The report does make some very valuable suggestions such as all child protection workers should be trained social workers who are registered with the Manitoba social work association; case loads be kept manageable; records be well maintained; better communication with others involved including when transferring a case; the system be more transparent and that more effort be put into prevention.

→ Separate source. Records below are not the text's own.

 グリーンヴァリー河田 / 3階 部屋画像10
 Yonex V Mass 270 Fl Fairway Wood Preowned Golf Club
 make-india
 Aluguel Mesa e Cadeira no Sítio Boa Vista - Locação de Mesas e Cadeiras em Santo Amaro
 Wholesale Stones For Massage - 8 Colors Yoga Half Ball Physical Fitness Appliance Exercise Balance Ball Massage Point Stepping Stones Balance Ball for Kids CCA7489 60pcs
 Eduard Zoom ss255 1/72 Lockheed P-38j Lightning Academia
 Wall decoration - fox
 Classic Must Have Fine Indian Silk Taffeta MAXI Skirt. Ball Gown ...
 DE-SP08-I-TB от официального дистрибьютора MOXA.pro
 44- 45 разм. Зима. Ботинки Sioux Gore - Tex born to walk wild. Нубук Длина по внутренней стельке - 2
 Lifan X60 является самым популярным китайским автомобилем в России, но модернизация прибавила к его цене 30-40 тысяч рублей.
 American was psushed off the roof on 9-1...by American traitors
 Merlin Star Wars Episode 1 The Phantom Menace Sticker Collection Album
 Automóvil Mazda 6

The big idea that Hughes came up with is that child protection requires a national conversation. He suggests that the issue belongs on the agenda of the next Premier's conference which the Manitoba premier has asked be done. The notion of a cross country conversation makes a great deal of sense. I recently attended a roundtable on child protection here in Alberta which was organized by Human Services Minister Manmeet Bhullar. In his opening comments, the Minister noted that there have been over 50 reports on child protection problems across Canada. I have read them. They have a numbing familiarity raising problems about caseloads, funding, the decision making environment, poor communication between agencies, poor record keeping, the need for better training, missing cues and so on.

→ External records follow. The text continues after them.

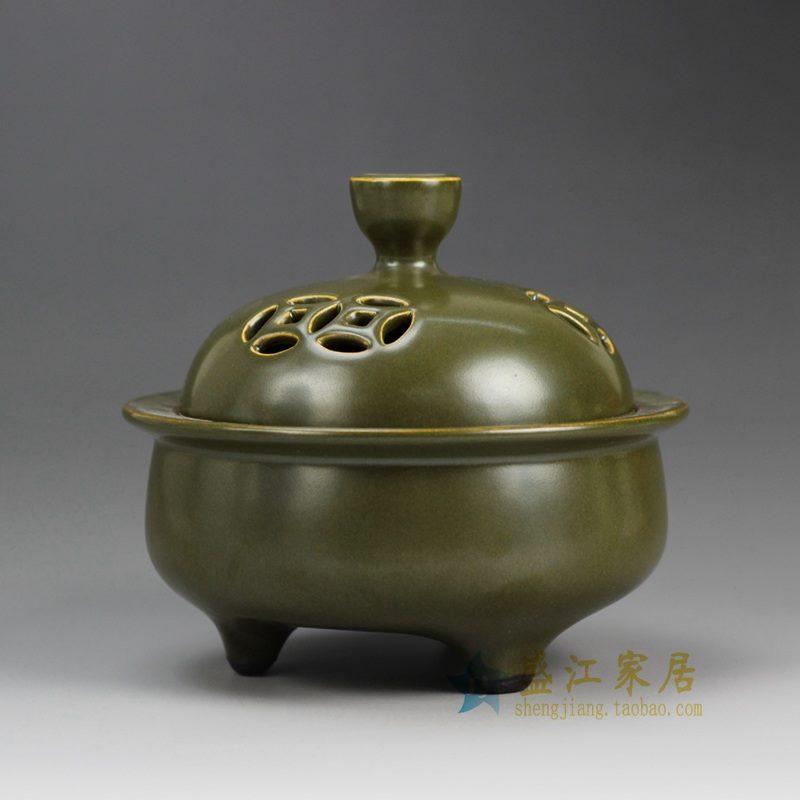 盛江陶瓷 茶叶末 香炉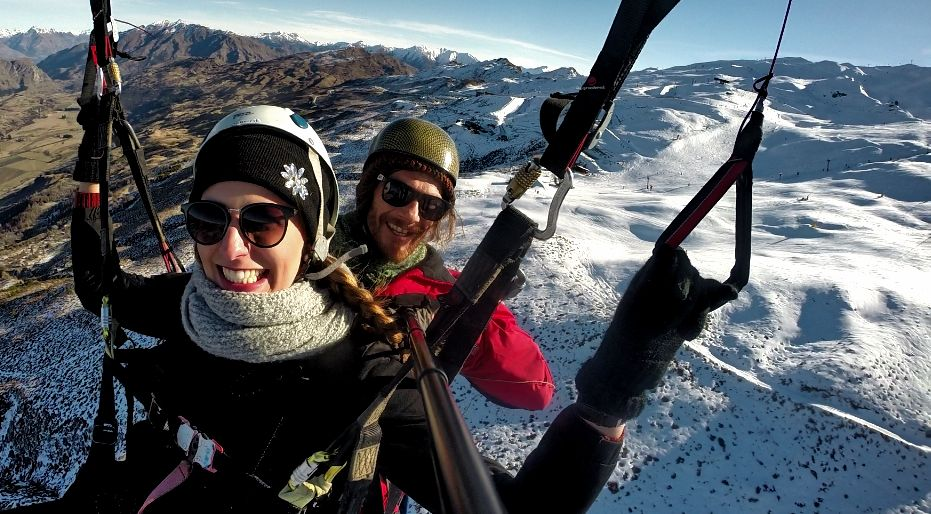 Winter Paragliding Summit Take off Instructional Queenstown, New Zealand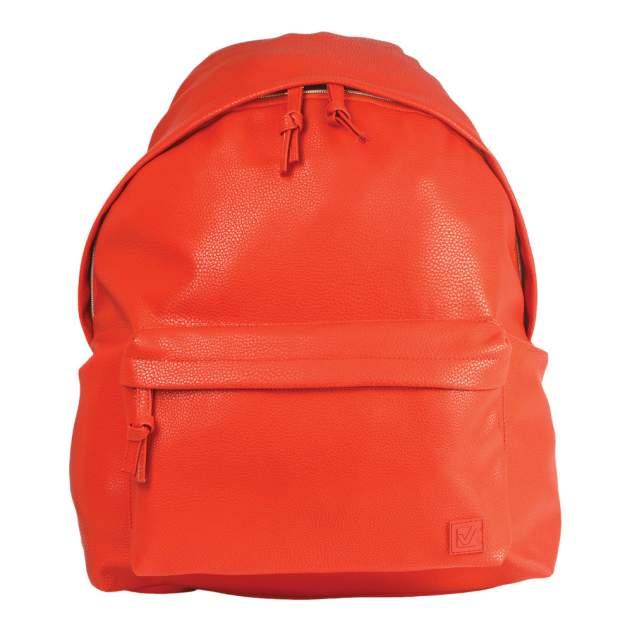 Рюкзак женский Brauberg 227099 красный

What so many reports do not address is the very human nature of child protection work. Social workers are rarely invited into families. Most often, they arrive because there has been an allegation of abuse or neglect which requires investigation. Families are very understandably defensive and sometimes downright resistant. This is so much an issue that last year Siobhan Laird wrote a text on managing conflict, hostility and aggression in child protection. It is in that environment that a worker must try to determine the safety and risks for a child.

The information is always (and I use that word very consciously) incomplete. No social worker ever knows everything that is relevant. Thus, the decision making is done with an information set that is changing constantly. Decisions often need to be revisited. There is no way (again I use that phrase consciously) that a worker can predict with absolute certainty the risks. There is probability. We are still faced with the fact that the best predictor of future behaviour is past behaviour in the absence of a compelling story of change.

Part of the challenge with child protection is that there is an expectation of perfection. There is a zero tolerance in the public's mind regarding a death of a children. But there is a reality that no system anywhere can guarantee that. We do have an obligation to provide the best system we can and to really understand how we can reduce risks.

There is also an obligation by society at large to fund prevention which is best done by poverty reduction. The majority of children brought to child protection attention are related to neglect - which is very strongly rooted in poverty. Reducing poverty reduces children in care which increases the attention that can be paid to the higher risk cases.